━━━━━ STORED ROWS
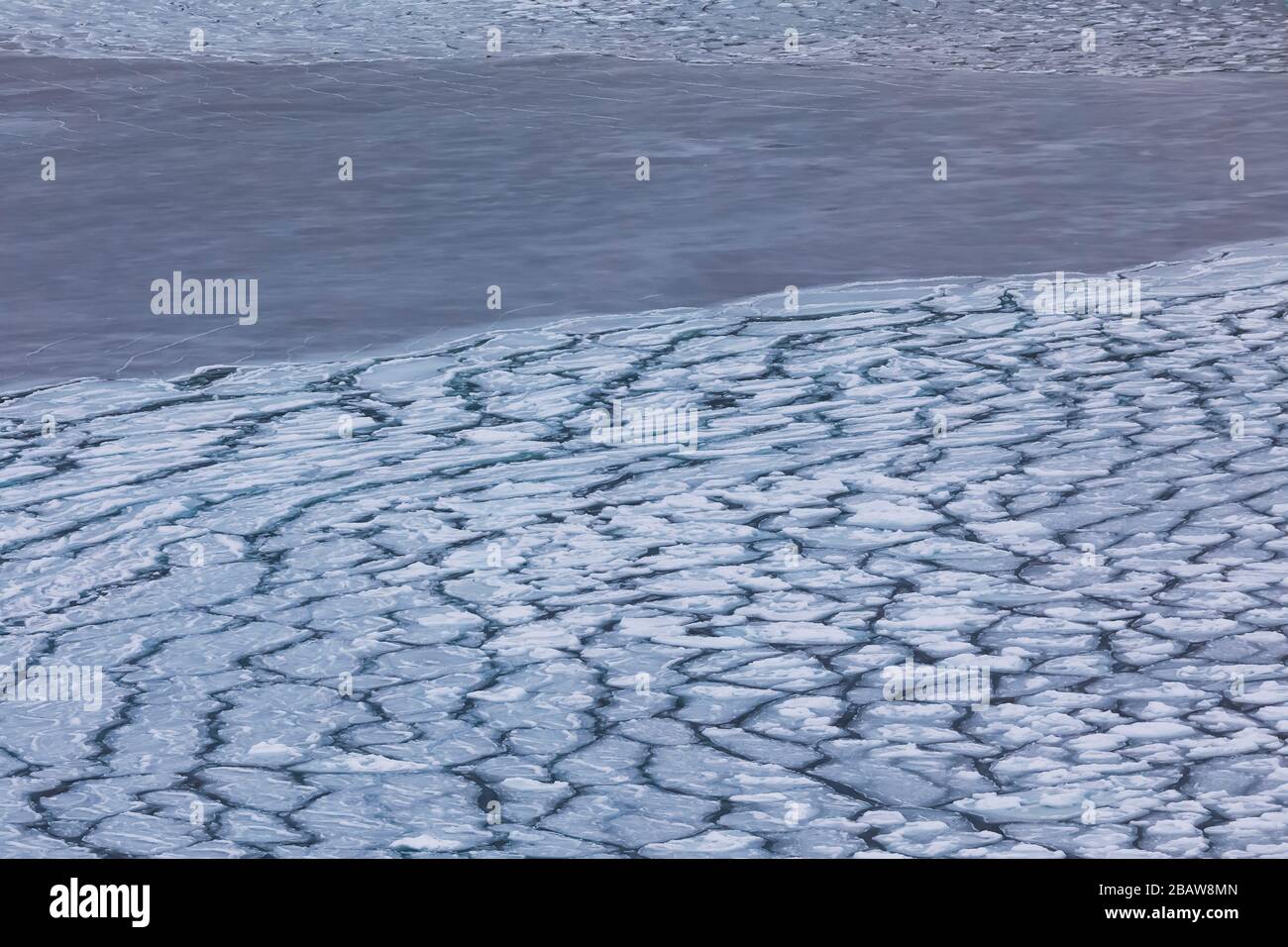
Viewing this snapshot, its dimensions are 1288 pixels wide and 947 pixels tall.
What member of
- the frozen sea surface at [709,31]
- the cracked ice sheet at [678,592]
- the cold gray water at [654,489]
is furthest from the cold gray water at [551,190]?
the frozen sea surface at [709,31]

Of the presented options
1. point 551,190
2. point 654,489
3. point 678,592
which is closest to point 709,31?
point 551,190

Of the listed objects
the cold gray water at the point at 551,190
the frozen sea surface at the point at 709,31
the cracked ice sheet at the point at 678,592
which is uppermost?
the frozen sea surface at the point at 709,31

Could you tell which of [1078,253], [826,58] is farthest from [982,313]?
[826,58]

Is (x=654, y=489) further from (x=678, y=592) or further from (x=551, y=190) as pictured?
(x=551, y=190)

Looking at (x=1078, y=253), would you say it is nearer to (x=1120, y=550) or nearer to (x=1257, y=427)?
(x=1257, y=427)

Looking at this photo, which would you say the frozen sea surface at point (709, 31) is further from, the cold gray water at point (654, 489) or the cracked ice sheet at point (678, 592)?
the cracked ice sheet at point (678, 592)

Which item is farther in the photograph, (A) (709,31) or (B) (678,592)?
(A) (709,31)
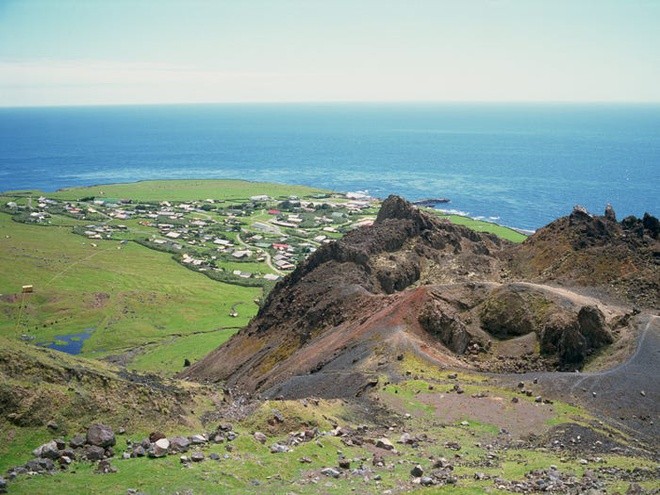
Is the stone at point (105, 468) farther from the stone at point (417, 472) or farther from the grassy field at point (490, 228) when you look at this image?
the grassy field at point (490, 228)

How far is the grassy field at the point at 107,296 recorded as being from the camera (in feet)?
348

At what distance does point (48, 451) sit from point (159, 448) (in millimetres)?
5031

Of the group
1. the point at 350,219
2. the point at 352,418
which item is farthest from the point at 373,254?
the point at 350,219

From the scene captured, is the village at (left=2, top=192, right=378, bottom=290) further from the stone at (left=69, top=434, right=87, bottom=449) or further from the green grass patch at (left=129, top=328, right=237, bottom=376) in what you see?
the stone at (left=69, top=434, right=87, bottom=449)

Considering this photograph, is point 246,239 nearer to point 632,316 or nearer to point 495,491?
point 632,316

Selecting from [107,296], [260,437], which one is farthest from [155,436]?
[107,296]

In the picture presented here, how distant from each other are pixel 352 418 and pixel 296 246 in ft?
385

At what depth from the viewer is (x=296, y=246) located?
6334 inches

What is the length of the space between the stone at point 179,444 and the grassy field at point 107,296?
2461 inches

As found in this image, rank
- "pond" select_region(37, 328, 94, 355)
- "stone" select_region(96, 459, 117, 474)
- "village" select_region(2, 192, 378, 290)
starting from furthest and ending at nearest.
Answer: "village" select_region(2, 192, 378, 290) < "pond" select_region(37, 328, 94, 355) < "stone" select_region(96, 459, 117, 474)

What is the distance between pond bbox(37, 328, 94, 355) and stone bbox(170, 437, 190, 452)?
68.7 m

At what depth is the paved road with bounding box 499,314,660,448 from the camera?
4675 centimetres

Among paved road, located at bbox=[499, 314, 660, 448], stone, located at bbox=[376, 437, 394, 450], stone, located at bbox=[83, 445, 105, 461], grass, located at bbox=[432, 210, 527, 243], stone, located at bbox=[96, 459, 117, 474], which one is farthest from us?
grass, located at bbox=[432, 210, 527, 243]

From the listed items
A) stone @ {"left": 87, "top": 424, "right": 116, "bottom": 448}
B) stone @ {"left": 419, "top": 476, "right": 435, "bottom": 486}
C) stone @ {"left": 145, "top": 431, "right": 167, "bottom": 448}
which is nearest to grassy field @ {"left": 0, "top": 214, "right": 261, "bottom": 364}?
━━━━━━━━━━
§ **GOAL**
Can you write out all the items above again, switching every "paved road" to "asphalt road" and leaving everything else as it is? Leave the pictures out.

§ **SOLVED EXERCISE**
Viewing this snapshot, its dimensions are 1288 pixels wide and 947 pixels tall.
What member of
- the frozen sea surface at [709,31]
- the cracked ice sheet at [678,592]
- the cold gray water at [654,489]
is furthest from the cold gray water at [551,190]?
the frozen sea surface at [709,31]

Of the presented options
1. point 551,190
2. point 654,489
3. point 678,592
which is closest to point 709,31?
point 551,190

Of the listed objects
the cold gray water at the point at 551,190
the frozen sea surface at the point at 709,31
the cracked ice sheet at the point at 678,592
which is uppermost?
the frozen sea surface at the point at 709,31

Could you tell which of [1078,253], [826,58] is farthest from [982,313]?
[826,58]

Is (x=654, y=489) further from (x=678, y=592) or further from (x=551, y=190) as pictured?
(x=551, y=190)

Looking at (x=1078, y=253), would you say it is nearer to (x=1120, y=550) or nearer to (x=1257, y=427)?
(x=1257, y=427)

Looking at this photo, which would you say the frozen sea surface at point (709, 31) is further from, the cold gray water at point (654, 489) or the cracked ice sheet at point (678, 592)?
the cracked ice sheet at point (678, 592)

Which item is farther in the photograph, (A) (709,31) or (B) (678,592)?
(A) (709,31)
Is the stone at point (105, 468) farther from the stone at point (417, 472) or farther from the grassy field at point (490, 228) when you look at this image?
the grassy field at point (490, 228)

How far is the grassy field at the point at 107,296 recorded as being from the camera (in feet)?
348

At what distance does point (48, 451) sit from point (159, 448) (in millimetres)?
5031

Of the group
1. the point at 350,219
2. the point at 352,418
which item is farthest from the point at 373,254?
the point at 350,219

From the scene captured, is the village at (left=2, top=192, right=378, bottom=290) further from the stone at (left=69, top=434, right=87, bottom=449) or further from the green grass patch at (left=129, top=328, right=237, bottom=376) in what you see?
the stone at (left=69, top=434, right=87, bottom=449)

Considering this photograph, is point 246,239 nearer to point 632,316 or nearer to point 495,491?
point 632,316

Selecting from [107,296], [260,437], which one is farthest from [155,436]?
[107,296]

In the picture presented here, how distant from each other are pixel 352 418 and pixel 296 246 in ft?
385

At what depth from the viewer is (x=296, y=246) located?
6334 inches

What is the length of the space between the stone at point 179,444 and the grassy field at point 107,296?
2461 inches

As found in this image, rank
- "pond" select_region(37, 328, 94, 355)
- "stone" select_region(96, 459, 117, 474)
- "village" select_region(2, 192, 378, 290)
starting from furthest and ending at nearest.
Answer: "village" select_region(2, 192, 378, 290) < "pond" select_region(37, 328, 94, 355) < "stone" select_region(96, 459, 117, 474)

What is the distance between pond bbox(37, 328, 94, 355) and stone bbox(170, 437, 190, 452)?
68.7 m

At what depth is the asphalt road with bounding box 499,314,660,448 from the camera?
4675 centimetres

Among asphalt road, located at bbox=[499, 314, 660, 448], stone, located at bbox=[376, 437, 394, 450], stone, located at bbox=[83, 445, 105, 461], grass, located at bbox=[432, 210, 527, 243], stone, located at bbox=[96, 459, 117, 474], which one is farthest from us?
grass, located at bbox=[432, 210, 527, 243]

From the listed items
A) stone @ {"left": 87, "top": 424, "right": 116, "bottom": 448}
B) stone @ {"left": 419, "top": 476, "right": 435, "bottom": 486}
C) stone @ {"left": 145, "top": 431, "right": 167, "bottom": 448}
which is nearest to grassy field @ {"left": 0, "top": 214, "right": 261, "bottom": 364}?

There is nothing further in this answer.